● **EXCERPTED TEXT**:
· · · ·

Jurisdictional Risk is nothing to sleep on when it comes to investing, especially the mining stocks many of us hold.
It used to be okay to take on suspect jurisdictions if the upside was still there.
Now I’m not so sure.
What Are You Talking About?
Please see Episode 5 of the 10-Minute Contrarian Podcast to get up to speed. Jurisdictional Risk is nothing to simply gloss over.
Some of the best mineral and oil deposits are in countries or even states/provinces with suspect government entities.
Entities who are not friendly to the mining space in general, and who came into power after these mines had already been up and running for some time.
Now what dangers can a dumbass government have on the drilling and mining space?
- They can shut everything down in the name of environmentalism (US)
- They can give the land back to the natives who were originally on it (Peru)
- They can tax the holy crap out of it, or up the royalties to where it no longer draws outside money (Chile, South Africa)
- They can simply “nationalize” the mine and take it over altogether (China, et al)
- The country can get sanctioned, which usually kills their mining industry (Russia)
Amongst a host of other things they can do to destroy these companies, and their shareholders.
In much of the developing world, times are getting desperate. I fear they will get a LOT more desperate going forward.
What will governments do when their people are starving and revolting at the same time?
What will governments do when they have the green light to declare force majeure and do whatever they want to the foreign industries operating inside of their countries?
I don’t want to find out.
One of the uranium plays I was seriously looking at, and almost pulled the trigger on was Goviex Uranium Inc (GVXXF), whose primary operations are out of Niger.
Niger is an interesting place. On one hand, it’s central government is almost non-existent. It’s merely an amalgamation of tribes with their own sets of laws and ways of doing business.
In a way, it’s quite decentralized, which as we’ve learned in crypto can actually be a good thing.
Also nice is how unlike a lot of African countries, Niger only imports about 15% of their food, which is crazy good for a country that’s mostly desert.
But the tribal thing is bothersome. With all of the chaos about to envelop the world, factions all over the globe are going to be trying to take over power — and other nations are going to see it happening.

· · · ·

● **QUESTIONS TO ANSWER**:
(1) Copy the jurisdictional risk post from "What will governments do when they" up to and including "that’s mostly desert.".
(2) List the countries named in parentheses in the jurisdictional risk post's bulleted list of harms a government can do to mining.
(3) Pick up the jurisdictional risk post after its last sentence and continue it.
The entries come from a separate source.

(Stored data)
· · · ·

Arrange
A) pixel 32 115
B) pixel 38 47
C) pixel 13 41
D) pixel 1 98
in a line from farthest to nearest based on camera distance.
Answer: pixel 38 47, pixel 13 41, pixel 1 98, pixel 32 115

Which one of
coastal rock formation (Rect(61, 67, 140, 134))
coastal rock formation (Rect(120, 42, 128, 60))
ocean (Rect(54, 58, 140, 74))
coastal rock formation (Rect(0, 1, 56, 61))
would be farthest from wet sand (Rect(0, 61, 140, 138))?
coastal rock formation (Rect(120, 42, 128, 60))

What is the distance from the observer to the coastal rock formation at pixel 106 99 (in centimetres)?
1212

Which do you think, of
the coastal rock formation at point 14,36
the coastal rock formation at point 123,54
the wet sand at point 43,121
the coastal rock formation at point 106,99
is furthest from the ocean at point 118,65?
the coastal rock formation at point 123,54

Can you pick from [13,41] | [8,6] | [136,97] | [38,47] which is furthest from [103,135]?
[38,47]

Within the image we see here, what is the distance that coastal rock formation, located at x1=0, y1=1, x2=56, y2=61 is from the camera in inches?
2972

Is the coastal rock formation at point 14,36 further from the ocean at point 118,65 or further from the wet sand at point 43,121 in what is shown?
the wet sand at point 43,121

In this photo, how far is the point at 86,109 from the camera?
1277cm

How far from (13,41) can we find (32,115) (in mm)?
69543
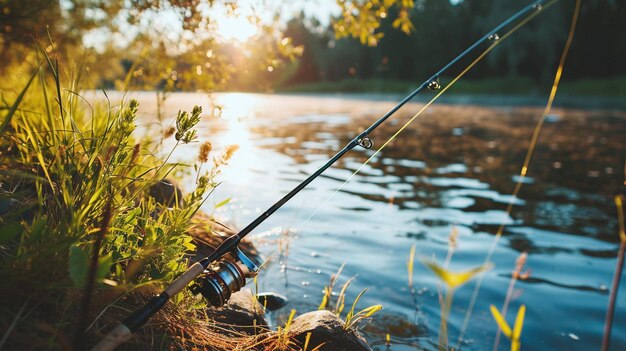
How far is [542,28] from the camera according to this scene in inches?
1763

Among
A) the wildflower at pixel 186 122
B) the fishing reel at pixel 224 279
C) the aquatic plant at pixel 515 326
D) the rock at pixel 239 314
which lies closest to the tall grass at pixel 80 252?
the wildflower at pixel 186 122

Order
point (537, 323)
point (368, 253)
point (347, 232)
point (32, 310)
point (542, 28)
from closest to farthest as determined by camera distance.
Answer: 1. point (32, 310)
2. point (537, 323)
3. point (368, 253)
4. point (347, 232)
5. point (542, 28)

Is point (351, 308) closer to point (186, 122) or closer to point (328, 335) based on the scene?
point (328, 335)

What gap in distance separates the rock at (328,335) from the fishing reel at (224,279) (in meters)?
0.49

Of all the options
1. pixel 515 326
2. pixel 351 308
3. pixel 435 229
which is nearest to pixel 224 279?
pixel 351 308

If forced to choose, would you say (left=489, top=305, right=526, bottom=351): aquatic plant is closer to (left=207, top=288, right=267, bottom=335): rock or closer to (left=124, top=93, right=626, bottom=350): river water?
(left=124, top=93, right=626, bottom=350): river water

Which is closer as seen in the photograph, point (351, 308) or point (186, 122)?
point (186, 122)

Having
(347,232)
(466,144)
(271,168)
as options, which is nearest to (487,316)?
(347,232)

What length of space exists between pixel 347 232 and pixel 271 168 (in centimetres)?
439

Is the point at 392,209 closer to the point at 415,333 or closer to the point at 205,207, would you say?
the point at 205,207

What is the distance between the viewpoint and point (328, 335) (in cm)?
272

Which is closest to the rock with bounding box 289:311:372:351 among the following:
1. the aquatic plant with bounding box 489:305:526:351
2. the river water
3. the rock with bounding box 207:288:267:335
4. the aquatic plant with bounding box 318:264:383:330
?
the aquatic plant with bounding box 318:264:383:330

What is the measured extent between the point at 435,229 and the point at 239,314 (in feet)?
12.9

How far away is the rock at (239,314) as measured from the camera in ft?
10.00
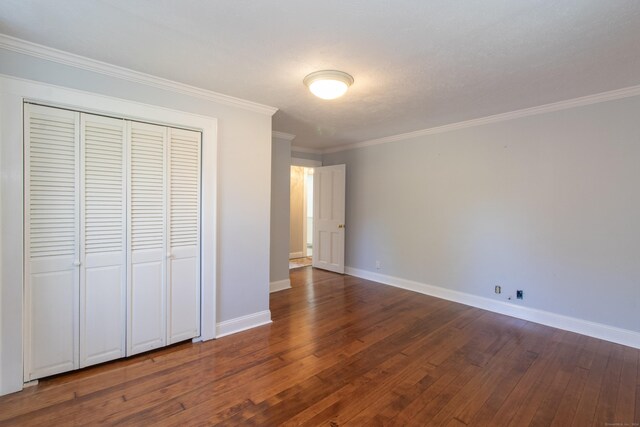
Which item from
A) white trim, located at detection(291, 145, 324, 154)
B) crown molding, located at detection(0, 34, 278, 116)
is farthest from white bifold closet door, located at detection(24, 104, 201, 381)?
white trim, located at detection(291, 145, 324, 154)

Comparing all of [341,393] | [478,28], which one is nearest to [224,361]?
[341,393]

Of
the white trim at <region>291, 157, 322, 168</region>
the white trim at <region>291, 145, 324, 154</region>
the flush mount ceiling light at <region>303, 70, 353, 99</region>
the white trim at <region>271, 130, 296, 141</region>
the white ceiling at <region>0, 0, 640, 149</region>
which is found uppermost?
the white trim at <region>291, 145, 324, 154</region>

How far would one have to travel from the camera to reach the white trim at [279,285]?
14.8 ft

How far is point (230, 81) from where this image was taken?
262 centimetres

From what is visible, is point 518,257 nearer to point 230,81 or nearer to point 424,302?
point 424,302

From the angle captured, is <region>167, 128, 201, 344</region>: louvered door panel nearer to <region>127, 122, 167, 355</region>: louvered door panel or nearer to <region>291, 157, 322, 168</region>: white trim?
<region>127, 122, 167, 355</region>: louvered door panel

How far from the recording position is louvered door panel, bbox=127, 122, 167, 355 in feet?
8.27

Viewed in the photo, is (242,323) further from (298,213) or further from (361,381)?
(298,213)

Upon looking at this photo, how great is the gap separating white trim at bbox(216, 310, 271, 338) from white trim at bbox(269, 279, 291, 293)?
45.3 inches

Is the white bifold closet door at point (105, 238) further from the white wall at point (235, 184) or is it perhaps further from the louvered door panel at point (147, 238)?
the white wall at point (235, 184)

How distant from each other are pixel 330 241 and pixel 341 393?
369 centimetres

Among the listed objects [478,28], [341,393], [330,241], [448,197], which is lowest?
[341,393]

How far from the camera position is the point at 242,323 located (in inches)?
125

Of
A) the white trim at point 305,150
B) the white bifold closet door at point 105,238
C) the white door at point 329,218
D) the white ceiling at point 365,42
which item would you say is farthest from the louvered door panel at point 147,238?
the white door at point 329,218
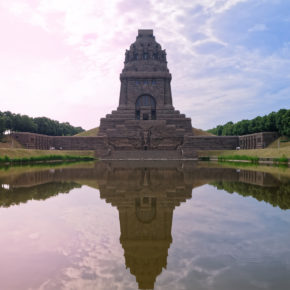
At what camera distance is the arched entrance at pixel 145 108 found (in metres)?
64.8

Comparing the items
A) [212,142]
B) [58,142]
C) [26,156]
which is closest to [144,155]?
[26,156]

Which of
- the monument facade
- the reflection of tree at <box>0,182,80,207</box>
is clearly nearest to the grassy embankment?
the monument facade

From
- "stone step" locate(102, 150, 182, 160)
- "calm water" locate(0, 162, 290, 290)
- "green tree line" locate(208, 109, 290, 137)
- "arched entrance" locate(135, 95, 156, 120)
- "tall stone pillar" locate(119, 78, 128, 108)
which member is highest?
"tall stone pillar" locate(119, 78, 128, 108)

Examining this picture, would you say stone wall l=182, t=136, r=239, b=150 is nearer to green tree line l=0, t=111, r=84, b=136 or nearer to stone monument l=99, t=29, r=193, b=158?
stone monument l=99, t=29, r=193, b=158

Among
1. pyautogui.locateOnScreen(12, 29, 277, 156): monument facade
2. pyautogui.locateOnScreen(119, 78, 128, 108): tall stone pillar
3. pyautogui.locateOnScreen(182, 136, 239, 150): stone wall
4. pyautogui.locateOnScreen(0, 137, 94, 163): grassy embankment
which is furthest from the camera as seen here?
pyautogui.locateOnScreen(119, 78, 128, 108): tall stone pillar

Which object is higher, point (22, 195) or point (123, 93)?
point (123, 93)

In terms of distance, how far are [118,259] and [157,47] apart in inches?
2784

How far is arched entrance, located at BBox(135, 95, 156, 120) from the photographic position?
2552 inches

· · · ·

● **TASK-BY-TASK RESULTS**:
(1)
What will governments do when they have the green light to declare force majeure and do whatever they want to the foreign industries operating inside of their countries?
I don’t want to find out.
One of the uranium plays I was seriously looking at, and almost pulled the trigger on was Goviex Uranium Inc (GVXXF), whose primary operations are out of Niger.
Niger is an interesting place. On one hand, it’s central government is almost non-existent. It’s merely an amalgamation of tribes with their own sets of laws and ways of doing business.
In a way, it’s quite decentralized, which as we’ve learned in crypto can actually be a good thing.
Also nice is how unlike a lot of African countries, Niger only imports about 15% of their food, which is crazy good for a country that’s mostly desert.

(2) US, Peru, Chile, South Africa, China, Russia

(3)
At any point in time, something so decentralized like Niger can fall apart in a hurry.
And as far as suspect jurisdictions go, Niger is IMO one of the safer ones, but I’m no longer considering it. In these situations, I actually want something centralized that is mining friendly, and in a great jurisdiction.
Even legendary investor Rick Rule, who used to brag about making most of his money in places like Russia and DRC, just took a massive blow with everything going on with Russia and their sanctions.
So how do we know what’s safe and what’s not?
If you listened to the podcast, you would already know what to do, and you would have acted on it by now.
Marin Katusa, another billionaire mining investor, reported the Swap Lines phenomenon to us last year.
The US has extended lines of credit in USD to countries we deem friendly. This also helps ensure they will not do anything stupid when it comes to their resources, though it COULD still happen, it likely will not.
Especially now. Canada actually may have gone full ESG-dumbassery in a few of their provinces, but with the energy crisis become more and more real by the day, if the current administrations around the world want votes, they will be forced to switch teams.
Having a USD-based line of credit is super important to countries around the world, and they will not want to screw that up, even if times get tough, because that line of credit may be one of their only ways out.
It is for this reason, I have moved all of my mining positions to positive Swap Line countries.
This is not official advice, do whatever you like. But the time to take wild chances in shady jurisdictions, in my opinion, is over for the time being.